Перелистывая сей, с позволения сказать, труд, заметил, что присутствуют своим полным отсутствием два великих Карло – Гоцци и Гольдони, сатирик и «отец европейской журналистики» Пьетро Аретино, поэт Лудовико Ариосто, Элеонора Дузе, Томмазо Сальвино, писатель и кратковременный правитель Республики Фиуме Габриеле Д’Аннунцио, основатель футуризма Маринетти, великий неаполитанец Эдуардо де Филиппо,... Не упомянут и Рудольф Валентино. А ведь, когда 23 августа 1926 года в нью-йоркской больнице от перитонита скончался тридцатиоднолетний «великий  экранный любовник», среди его  ярых поклонниц и поклонников прокатилась волна самоубийств. Кто из итальянцев может «похвастаться» подобного рода рекордом? Даже дуче послал на похороны соотечественника представительную делегацию своих чернорубашечников, возложивших от его имени венок с лаконично-претенциозной лентой «От Бенито». А главной недостаток книги синьора Спинези видится в том, что в ней не названы те два
 залихватских неаполитанца, которые лет 150 назад приучили американцев поедать пиццу. Воистину надо быть итальянцем, чтобы так вольно обращаться с великими итальянцами!
По какому принципу строилась этот опус? Согласно ли утверждению итальянского писателя Массимо Бонтемпелли: «Действительно выдающимся человеком может стать лишь тот, кто в повседневной жизни способен оставаться человеком обыкновенным», или дефиниции корсиканцы Бонапарта: «Гениальные люди – это метеоры, призванные сгореть, чтобы озарить свой век»? Тогда почему обделен вниманием, приговоренный к сожжению на костре Джордано Бруно? Хотя, что тут гадать! Неплохо бы повторить слова итальянца № 48 Мандзони: «Действовать без правил – самое трудное и утомительное занятие». От себя добавлю: судить действия без правил утомительно вдвойне!
Впрочем, в галереи Уффици существует особливый «список»: в виде статуй. Некоторых  из них С.Спинези не включил в свою книгу.



Св. Антоний.

Врач Франческо Реди

Анатом Паоло Масканьи.

Андреа Чезальпино.

 «Проигнорирован» св. Антонио, «исключен» врач Франческо Реди, «не упоминаются» анатом Паоло Масканьи, Андреа Чезальпино, в честь которого назван род растений цезальпиния, живописец, скульптор Андреа Орканья, «отец криптогамии» Пьера Антонио Микели, государственный деятель и историк Франческо Гвиччардини, наконец, глава Флорентийской республики, величайший меценат Лоренцо ди Пьеро де Медичи «Великолепный»…

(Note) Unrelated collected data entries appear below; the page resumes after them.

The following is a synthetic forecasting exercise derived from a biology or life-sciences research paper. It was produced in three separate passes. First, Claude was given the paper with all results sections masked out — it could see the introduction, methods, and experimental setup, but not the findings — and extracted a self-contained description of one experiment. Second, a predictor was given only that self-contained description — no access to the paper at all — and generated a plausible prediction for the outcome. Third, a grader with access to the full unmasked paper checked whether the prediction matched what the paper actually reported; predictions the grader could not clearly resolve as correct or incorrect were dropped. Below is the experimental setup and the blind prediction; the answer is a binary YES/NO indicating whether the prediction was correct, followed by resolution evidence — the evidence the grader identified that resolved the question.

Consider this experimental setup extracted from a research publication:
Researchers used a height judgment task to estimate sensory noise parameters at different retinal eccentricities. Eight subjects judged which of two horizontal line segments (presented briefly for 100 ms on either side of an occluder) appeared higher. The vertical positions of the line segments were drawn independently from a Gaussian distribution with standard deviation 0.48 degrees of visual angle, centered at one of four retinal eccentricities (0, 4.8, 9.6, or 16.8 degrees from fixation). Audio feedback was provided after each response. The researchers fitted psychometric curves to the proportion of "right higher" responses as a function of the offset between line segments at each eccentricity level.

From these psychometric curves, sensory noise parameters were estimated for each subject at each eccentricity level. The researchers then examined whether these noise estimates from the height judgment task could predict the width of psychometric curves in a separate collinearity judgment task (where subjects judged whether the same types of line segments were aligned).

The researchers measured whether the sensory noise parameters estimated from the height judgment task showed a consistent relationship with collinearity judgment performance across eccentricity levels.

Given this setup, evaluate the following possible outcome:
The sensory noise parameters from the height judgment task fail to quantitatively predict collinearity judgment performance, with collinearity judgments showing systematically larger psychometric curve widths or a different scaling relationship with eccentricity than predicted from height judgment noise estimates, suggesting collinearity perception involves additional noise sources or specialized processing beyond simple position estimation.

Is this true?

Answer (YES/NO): NO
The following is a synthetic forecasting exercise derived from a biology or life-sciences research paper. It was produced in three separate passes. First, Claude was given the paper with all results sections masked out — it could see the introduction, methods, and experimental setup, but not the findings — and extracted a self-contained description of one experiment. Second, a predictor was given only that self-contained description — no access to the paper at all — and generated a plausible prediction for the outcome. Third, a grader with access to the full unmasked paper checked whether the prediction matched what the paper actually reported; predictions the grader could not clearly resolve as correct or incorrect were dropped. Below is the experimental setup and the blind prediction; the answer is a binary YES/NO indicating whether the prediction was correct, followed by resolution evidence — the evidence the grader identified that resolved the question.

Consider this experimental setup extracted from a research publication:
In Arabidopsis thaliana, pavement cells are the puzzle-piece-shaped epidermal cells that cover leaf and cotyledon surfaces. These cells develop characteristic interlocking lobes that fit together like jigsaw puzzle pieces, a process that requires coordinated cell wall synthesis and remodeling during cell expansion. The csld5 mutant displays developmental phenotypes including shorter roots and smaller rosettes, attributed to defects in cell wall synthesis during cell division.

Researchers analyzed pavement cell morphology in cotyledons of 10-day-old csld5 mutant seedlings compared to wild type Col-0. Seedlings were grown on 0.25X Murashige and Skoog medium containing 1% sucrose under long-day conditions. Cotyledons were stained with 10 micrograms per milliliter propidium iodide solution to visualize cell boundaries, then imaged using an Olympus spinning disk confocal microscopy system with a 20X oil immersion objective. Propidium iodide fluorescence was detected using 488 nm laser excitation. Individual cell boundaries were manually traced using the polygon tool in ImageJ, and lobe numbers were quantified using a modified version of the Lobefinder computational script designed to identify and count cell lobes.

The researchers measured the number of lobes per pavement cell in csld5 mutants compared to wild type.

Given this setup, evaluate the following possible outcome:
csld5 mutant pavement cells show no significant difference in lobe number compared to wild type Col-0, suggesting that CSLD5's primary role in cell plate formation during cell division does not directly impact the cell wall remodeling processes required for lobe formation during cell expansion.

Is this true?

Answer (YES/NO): YES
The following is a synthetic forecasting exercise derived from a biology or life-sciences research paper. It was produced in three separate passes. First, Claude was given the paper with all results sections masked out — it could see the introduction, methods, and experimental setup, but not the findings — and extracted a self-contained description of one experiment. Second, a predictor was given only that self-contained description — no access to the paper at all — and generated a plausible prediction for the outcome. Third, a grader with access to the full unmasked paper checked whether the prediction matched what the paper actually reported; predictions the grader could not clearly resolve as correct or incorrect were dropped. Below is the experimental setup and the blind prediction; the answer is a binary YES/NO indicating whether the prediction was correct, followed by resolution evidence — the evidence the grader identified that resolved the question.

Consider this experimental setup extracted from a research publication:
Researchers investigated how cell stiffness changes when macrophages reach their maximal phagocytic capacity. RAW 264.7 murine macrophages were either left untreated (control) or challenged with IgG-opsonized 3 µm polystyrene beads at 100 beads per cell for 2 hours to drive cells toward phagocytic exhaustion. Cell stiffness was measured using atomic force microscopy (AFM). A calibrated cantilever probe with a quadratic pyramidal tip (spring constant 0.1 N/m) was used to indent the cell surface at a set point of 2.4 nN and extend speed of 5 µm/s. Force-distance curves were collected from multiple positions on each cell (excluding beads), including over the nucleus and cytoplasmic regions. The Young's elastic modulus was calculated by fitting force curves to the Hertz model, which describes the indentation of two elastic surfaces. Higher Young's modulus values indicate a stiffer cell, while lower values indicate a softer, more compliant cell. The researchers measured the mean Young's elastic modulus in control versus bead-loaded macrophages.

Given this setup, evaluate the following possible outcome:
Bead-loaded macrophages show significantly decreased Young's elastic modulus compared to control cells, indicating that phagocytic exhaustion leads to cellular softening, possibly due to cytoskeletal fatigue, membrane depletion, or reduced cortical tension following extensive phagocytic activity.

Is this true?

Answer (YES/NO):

Живописец и скульптор Андреа Орканья.

Лоренцо ди Пьеро де Медичи «Великолепный».

Но не спорить же мне, армянину, живущему в Сан-Франциско, с итальянцем по поводу «100 итальянцев, оказавших влияние на культуру, науку и политику». И в самом деле, какое мне дело до этой книги!.. Ну, во-первых, по данным ДНК в моих жилах течет 8% итальянской крови (какой-то мой дальний предок уволок красавицу-неаполитанку в Эрзерум. Не мудрено: всех моих предков ласково звали Акоп джанами). Во-вторых, подобные списки вносят историческую путаницу. И, в-третьих, прогуливаясь по галерее Уффици,  держа в руках многостраничный опус С.Спинези, в который раз осознал: не следует втискивать красоту мира, в данном случае величие Италии, в сомнительные «сотни». А в доказательство моей правоты предлагаю фотографии скульптур некоторых великих итальянцев, но уже по версии «Галереи Уффици», которые, увы, не вошли в список С.Спинези. Знание, конечно же, – сила. При этом не стоит забывать, что усеченное знание делает людей полуобразованными. И главное соображение: в этой сотне первый номер отведен Галилео Галилею, а последний – Мадонне. Кажется, наглядно проглядывается, согласно С.Спинези, «эволюция» ценностей. А это уже не только итальянская проблема. Или я ошибаюсь?